Alors que l’élaboration de la loi sur l’accueil de jour a donné lieu à huit ans de batailles, son application fait ainsi l’objet de nouveaux combats politiques. Il ne faut cependant pas baisser les bras. La lutte pour un parascolaire de qualité se doit d’être poursuivie. Comment, sinon, mettre en pratique les missions du «para» définies par la loi? Le texte précise que l’accueil de jour doit soutenir le «développement physique, affectif et social des enfants, dans un cadre favorisant un accueil de qualité et selon un projet pédagogique adaptés». Mais aussi encourager «l’égalité des chances et l’intégration» des enfants. Or cela n’est possible qu’avec un nombre suffisant de professionnels qualifiés.
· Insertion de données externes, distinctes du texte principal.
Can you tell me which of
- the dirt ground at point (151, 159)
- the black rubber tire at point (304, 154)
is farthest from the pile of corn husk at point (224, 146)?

A l’heure où les communes vaudoises se préparent à affronter les effets de la RIE III sur leurs finances, il n’est pas surprenant que certaines municipalités prétendent mettre en place le cadre le moins coûteux possible. Même si cela implique une dégradation de la qualité de l’accueil des enfants. Et, par ricochet, de l’accès au travail de nombreux parents. Car la possibilité de bénéficier d’un accueil de jour de qualité est essentielle à la conciliation entre vie familiale et vie professionnelle.
Cette bataille risque ainsi de n’être que la première d’une longue série. Le cadeau aux grandes entreprises que représente la réforme fiscale vaudoise aura en effet de lourdes conséquences sur les finances municipales. Et, partant, sur les politiques publiques en faveur de la population. Qu’il faudra encore défendre.